Oficial do Exército, o seu nome chegou a ser falado para liderar as secretas. Vai ser, no entanto, um comandante-geral a prazo, pois terá de passar à reserva daqui a dois anos por ter atingido o limite de tempo (10 anos) no posto

Luís Francisco Botelho Miguel, atual segundo comandante da GNR, será o novo comandante-geral da GNR, em substituição do general Manuel Mateus Couto. O seu nome já foi partilhado internamente e o ministério da Administração Interna deverá anunciá-lo nas próximas horas.

Botelho Miguel está na GNR desde 2010, onde entrou como adjunto do comandante operacional. Comandou a Unidade de Intervenção, foi comandante operacional e em 2016, em vésperas de passar à reserva, foi promovido a tenente-general e nomeado segundo comandante.

Miguel Macedo, ex-ministro da Administração Interna do governo PSD/CDS, condecorou-o, em 2014, com a Medalha de Ouro de Serviços Distintos de Segurança Pública, por proposta do comandante-geral Mateus Couto, considerando Botelho Miguel "um oficial de elevado valor e mérito reconhecidos". Também a ex-ministra da Administração Interna, Constança Urbano de Sousa o distinguiu com outra medalha de ouro: "evidenciou pela continuada afirmação do seu elevado profissionalismo, forte empenhamento, provado esforço, energia, grande dedicação em serviço de segurança pública, lucidez e profunda competência, sólida vontade de bem servir, que vem exteriorizando no exercício do cargo de 2.º Comandante-Geral da Guarda Nacional Republicana", escreveu.

Na GNR já assumiu várias funções de comando: adjunto do comandante operacional, comandante da Unidade de Intervenção, comandante do Comando de Administração e Recursos Internos, comandante operacional e atualmente o número dois desta força de segurança. Acumulou também funções de Inspetor nacional da Guarda.

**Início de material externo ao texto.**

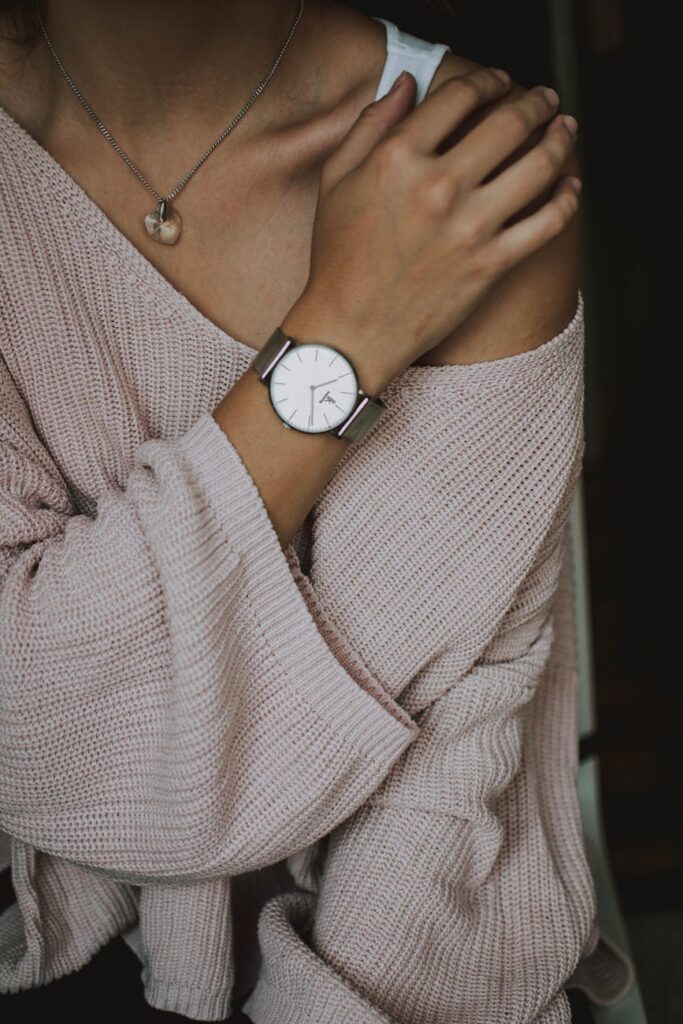 Chic fashion portrait of woman in cozy sweater showcasing stylish watch and necklace.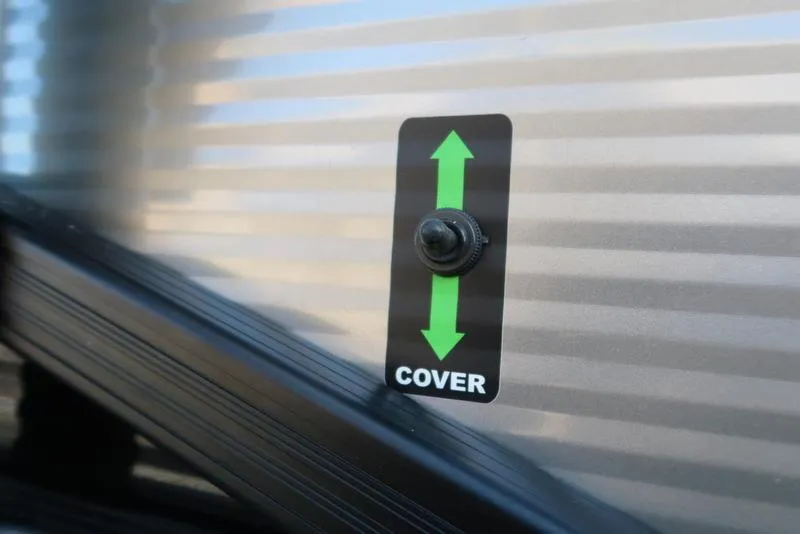 Slide: The Image of Close-up of a 2021 Bennington R Bowrider Quad Bench 24 RTFB cover switch. - 16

Inteligente, organizado, exigente, racional, resiliente, meticuloso, reservado, são algumas características que lhe são apontadas por quem trabalha ou já trabalhou com ele. A sua nomeação terá, no entanto, uma limitação temporal, pois Botelho Miguel atingirá o tempo no posto de general dentro de dois aos e terá, de acordo com o regulamento militar, que passar à reserva. Será, portanto, um comandante-geral a prazo.

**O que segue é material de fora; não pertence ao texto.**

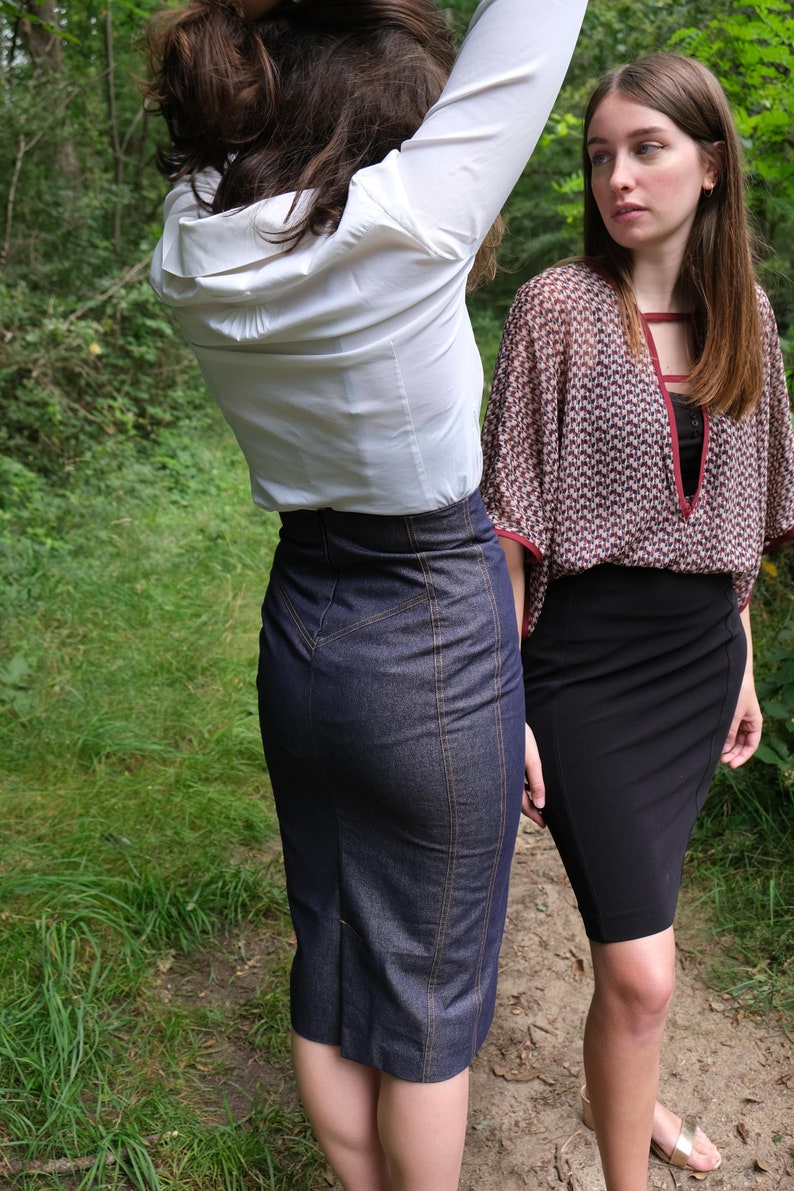 May include: Two women wearing skirts stand in a forest. The woman in the foreground is wearing a white button-down shirt and a dark blue denim skirt. The woman in the background is wearing a patterned blouse and a black skirt.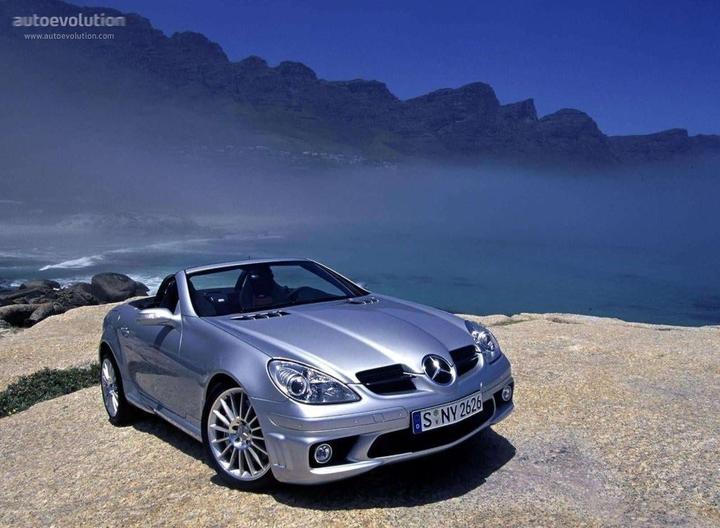 A silver convertible car is parked on a rocky cliff overlooking a body of water with mountains in the background.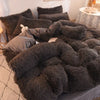 A dark gray plush mink velvet duvet set with matching pillows and a white accent pillow.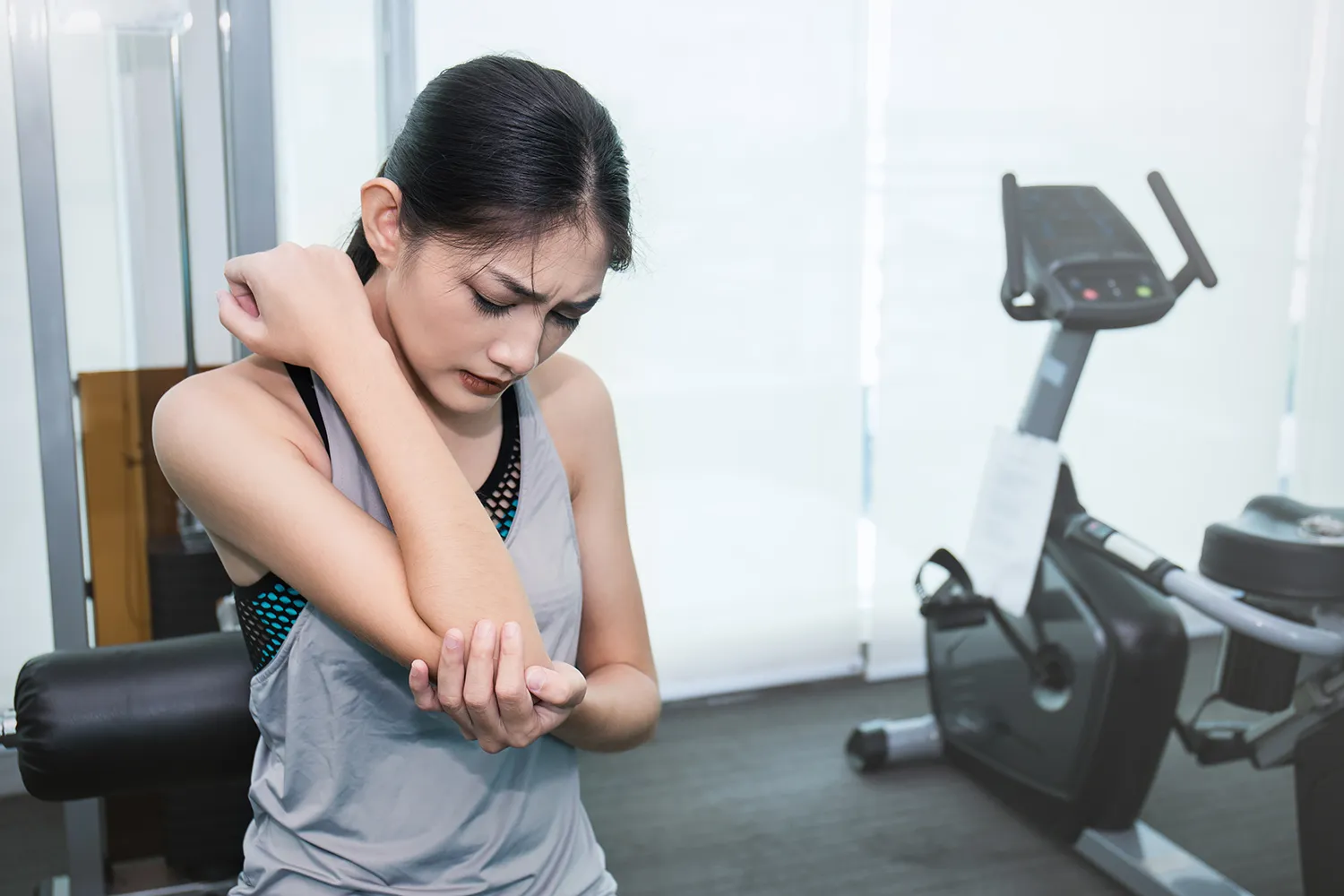 young woman holding her arm pain due to exercising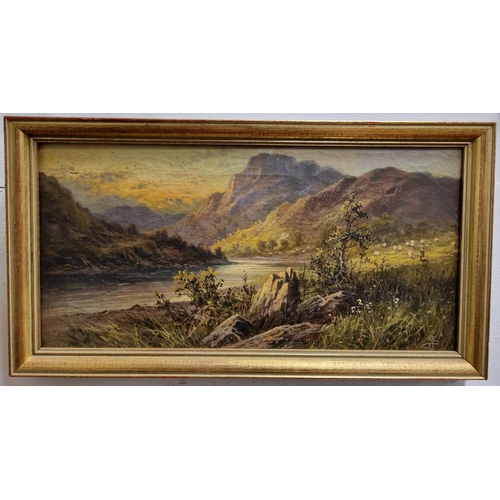 140a - A 19th Century Oil on Canvas by F E Jameson of a mountainous scene with river. Monogrammed LR. 20 x ...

O seu nome chegou a estar em cima da mesa, conforme o DN noticiou, no ano passado, para liderar o Sistema de Informações da República Portuguesa. Botelho Miguel já teve uma curta passagem pelo Serviço de Informações Estratégicas de Defesa (SIED), onde foi diretor de Área, no final da década de 90 e de onde terá saído em conflito. No Exército também teve responsabilidades na intelligence, como chefe da Divisão de Informações Militares (DIMIL).